72. En outre, le requérant n’a pas démontré avoir présenté des arguments qui n’auraient pas été pris en considération par la Cour de cassation, ou que celle-ci s’était fondée sur des éléments de droit ou de fait qui n’auraient pas été débattus pendant le procès.

73. De plus, quant à l’argument du requérant selon lequel le principe du contradictoire n’a pas été respecté au vu de l’impossibilité de débattre de questions de fait devant la Cour de cassation, la Cour relève avec le Gouvernement que le requérant n’a à aucun moment contesté, fût-ce de manière accessoire, la façon dont le tribunal et la cour d’appel avaient établi les faits de l’affaire. Il ne ressort pas non plus du dossier que la défense du requérant ait demandé à un moment ou à un autre la réouverture de l’instruction dans le but d’obtenir de nouvelles preuves à décharge. En revanche, dans ses mémoires, le requérant s’est borné à demander la cassation sans renvoi de sa condamnation en raison, notamment, de la prescription des faits qui lui étaient reprochés. Dans ces conditions, compte tenu des questions à l’examen de la cassation, la Cour ne voit pas pourquoi l’affaire aurait dû être renvoyée d’office devant un juge de fond.

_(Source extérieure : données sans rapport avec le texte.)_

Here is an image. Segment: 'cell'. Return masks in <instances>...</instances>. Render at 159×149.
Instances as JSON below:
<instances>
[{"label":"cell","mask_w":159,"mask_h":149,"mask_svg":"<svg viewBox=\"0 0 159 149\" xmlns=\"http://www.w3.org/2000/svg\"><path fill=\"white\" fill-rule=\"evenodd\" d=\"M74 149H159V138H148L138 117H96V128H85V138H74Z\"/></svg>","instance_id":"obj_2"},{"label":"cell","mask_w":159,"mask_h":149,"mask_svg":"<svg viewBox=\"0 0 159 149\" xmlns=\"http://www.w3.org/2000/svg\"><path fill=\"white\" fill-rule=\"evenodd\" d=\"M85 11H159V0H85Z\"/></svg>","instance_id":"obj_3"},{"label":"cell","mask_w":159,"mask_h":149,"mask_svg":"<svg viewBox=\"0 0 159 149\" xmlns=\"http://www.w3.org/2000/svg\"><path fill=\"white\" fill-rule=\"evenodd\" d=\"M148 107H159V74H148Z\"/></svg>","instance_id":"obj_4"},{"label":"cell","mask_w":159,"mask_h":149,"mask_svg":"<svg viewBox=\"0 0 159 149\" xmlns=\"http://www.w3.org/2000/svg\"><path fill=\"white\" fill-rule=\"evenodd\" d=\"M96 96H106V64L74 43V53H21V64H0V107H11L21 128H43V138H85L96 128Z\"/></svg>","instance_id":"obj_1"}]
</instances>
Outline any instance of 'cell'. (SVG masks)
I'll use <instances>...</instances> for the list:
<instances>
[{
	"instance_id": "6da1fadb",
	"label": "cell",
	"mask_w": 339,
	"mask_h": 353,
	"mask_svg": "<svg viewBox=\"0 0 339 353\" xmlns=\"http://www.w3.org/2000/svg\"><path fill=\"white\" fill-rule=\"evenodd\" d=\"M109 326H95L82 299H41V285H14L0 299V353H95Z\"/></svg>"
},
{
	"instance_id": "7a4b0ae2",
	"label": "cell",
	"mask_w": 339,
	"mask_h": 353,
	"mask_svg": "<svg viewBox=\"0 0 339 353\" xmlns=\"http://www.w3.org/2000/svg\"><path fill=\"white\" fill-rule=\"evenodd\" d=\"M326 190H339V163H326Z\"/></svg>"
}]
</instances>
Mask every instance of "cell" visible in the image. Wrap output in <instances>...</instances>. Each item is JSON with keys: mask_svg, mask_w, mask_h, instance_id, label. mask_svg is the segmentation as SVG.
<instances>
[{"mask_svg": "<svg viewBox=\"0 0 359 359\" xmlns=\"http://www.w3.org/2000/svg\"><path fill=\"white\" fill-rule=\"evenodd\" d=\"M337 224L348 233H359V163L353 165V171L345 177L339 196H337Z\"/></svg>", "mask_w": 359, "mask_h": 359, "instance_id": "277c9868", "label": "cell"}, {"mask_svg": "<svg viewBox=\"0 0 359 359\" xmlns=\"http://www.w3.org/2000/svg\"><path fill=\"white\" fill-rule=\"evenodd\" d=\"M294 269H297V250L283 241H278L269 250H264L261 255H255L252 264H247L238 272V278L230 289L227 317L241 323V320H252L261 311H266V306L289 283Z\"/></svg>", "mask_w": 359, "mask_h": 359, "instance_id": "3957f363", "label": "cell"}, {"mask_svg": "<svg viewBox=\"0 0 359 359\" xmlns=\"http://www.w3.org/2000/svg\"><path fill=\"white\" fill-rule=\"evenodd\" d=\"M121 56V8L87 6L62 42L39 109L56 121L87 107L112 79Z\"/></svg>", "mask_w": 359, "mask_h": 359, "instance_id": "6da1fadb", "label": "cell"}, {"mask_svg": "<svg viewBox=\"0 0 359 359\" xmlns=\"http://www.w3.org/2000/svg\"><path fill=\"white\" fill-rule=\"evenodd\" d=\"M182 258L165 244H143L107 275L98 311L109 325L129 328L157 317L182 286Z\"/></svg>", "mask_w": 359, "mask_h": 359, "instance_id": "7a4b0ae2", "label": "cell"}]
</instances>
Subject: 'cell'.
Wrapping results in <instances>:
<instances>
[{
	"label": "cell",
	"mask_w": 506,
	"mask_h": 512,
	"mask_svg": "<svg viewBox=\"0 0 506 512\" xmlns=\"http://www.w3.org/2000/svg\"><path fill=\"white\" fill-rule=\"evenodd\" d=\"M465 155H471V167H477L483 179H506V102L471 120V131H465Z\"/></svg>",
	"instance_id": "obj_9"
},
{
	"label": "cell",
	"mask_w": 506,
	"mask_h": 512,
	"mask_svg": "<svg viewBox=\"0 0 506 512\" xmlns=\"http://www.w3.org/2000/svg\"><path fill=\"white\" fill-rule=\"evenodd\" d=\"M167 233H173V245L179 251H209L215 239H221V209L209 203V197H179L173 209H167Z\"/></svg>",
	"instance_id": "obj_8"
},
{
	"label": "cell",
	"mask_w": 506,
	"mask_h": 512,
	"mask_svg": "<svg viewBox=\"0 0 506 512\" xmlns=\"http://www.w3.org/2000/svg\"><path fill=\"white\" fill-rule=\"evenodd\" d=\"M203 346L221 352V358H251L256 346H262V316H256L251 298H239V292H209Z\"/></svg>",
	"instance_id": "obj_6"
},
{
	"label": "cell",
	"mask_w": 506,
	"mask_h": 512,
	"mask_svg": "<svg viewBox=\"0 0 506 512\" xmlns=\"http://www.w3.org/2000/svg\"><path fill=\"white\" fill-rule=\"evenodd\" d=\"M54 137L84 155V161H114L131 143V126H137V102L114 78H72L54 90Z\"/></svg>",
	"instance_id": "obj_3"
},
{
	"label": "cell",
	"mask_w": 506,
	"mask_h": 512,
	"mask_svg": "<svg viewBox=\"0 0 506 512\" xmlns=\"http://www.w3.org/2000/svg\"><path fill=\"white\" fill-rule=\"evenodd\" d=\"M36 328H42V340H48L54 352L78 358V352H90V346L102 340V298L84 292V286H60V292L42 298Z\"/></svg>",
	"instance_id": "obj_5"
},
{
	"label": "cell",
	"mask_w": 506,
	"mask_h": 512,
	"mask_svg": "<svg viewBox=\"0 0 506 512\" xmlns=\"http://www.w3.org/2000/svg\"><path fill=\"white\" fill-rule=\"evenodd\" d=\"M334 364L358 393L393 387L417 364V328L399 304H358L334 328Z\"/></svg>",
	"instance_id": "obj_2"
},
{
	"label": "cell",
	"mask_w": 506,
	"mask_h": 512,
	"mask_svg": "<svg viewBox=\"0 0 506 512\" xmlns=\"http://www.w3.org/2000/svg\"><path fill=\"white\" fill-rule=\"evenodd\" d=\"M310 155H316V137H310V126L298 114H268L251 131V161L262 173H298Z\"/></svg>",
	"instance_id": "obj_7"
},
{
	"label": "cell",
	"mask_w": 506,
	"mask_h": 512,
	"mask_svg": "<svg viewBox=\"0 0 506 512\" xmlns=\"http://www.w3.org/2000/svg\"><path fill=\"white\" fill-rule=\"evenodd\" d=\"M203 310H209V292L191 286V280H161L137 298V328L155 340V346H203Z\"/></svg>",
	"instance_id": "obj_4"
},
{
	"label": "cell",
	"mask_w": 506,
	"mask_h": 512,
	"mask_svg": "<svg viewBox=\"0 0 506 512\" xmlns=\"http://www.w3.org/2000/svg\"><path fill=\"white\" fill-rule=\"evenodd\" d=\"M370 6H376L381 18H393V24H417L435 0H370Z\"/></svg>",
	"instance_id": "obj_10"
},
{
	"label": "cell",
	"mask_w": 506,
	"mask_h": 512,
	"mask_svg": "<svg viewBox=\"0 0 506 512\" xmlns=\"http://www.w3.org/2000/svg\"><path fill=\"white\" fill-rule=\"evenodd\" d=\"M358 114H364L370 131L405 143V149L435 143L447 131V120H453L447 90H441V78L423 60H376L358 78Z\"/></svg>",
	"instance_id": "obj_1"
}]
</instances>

74. Eu égard à ce qui précède, la Cour estime que les droits du requérant à être informé dans le détail de la nature et de la cause de l’accusation dirigée contre lui et à disposer du temps et des facilités nécessaires à la préparation de sa défense n’ont pas été méconnus (voir Dallos c. Hongrie, no 29082/95, § 52, CEDH 2001‑II, et, a contrario, D.M.T. et D.K.I. c. Bulgarie, no 29476/06, § 84, 24 juillet 2012).

b) Sur l’impossibilité de comparaître devant la Cour de cassation

75. La Cour rappelle que la comparution d’un prévenu revêt une importance capitale dans l’intérêt d’un procès pénal équitable et juste. Toutefois, la manière dont l’article 6 § 1 de la Convention s’applique aux cours d’appel ou de cassation dépend des particularités de la procédure en cause. Il faut prendre en compte l’ensemble du procès mené dans l’ordre juridique interne et le rôle qu’y a joué la Cour de cassation. Ainsi, une procédure ne comportant que des points de droit et non de fait peut satisfaire aux exigences de l’article 6, même si l’appelant ne s’est pas vu offrir la possibilité de comparaître devant la cour d’appel ou la Cour de cassation (Meftah et autres c. France [GC], nos 32911/96, 35237/97 et 34595/97, § 41, CEDH 2002-VII, De Jorio c. Italie (déc.), no 73936/01, 6 mars 2003, et Hermi c. Italie [GC], no 18114/02, §§ 58-67, CEDH 2006‑XII).

76. En l’espèce, la Cour vient de relever que la Cour de cassation s’est consacrée exclusivement à des points de droit et qu’elle ne s’est pas penchée sur des questions de fait, qui auraient nécessité la présence du requérant à l’audience. Il s’ensuit que le droit du requérant à un procès équitable n’a pas été entravé de ce point de vue non plus.

c) Conclusion

77. Compte tenu de ce qui précède, la Cour conclut qu’il n’y a pas eu en l’espèce violation de l’article 6 §§ 1 et 3 de la Convention.

PAR CES MOTIFS, LA COUR, À L’UNANIMITÉ,

1. Déclare la requête recevable ;

2. Dit qu’il n’y a pas eu violation de l’article 6 §§ 1 et 3 de la Convention.

Fait en français, puis communiqué par écrit le 22 février 2018, en application de l’article 77 §§ 2 et 3 du règlement de la Cour.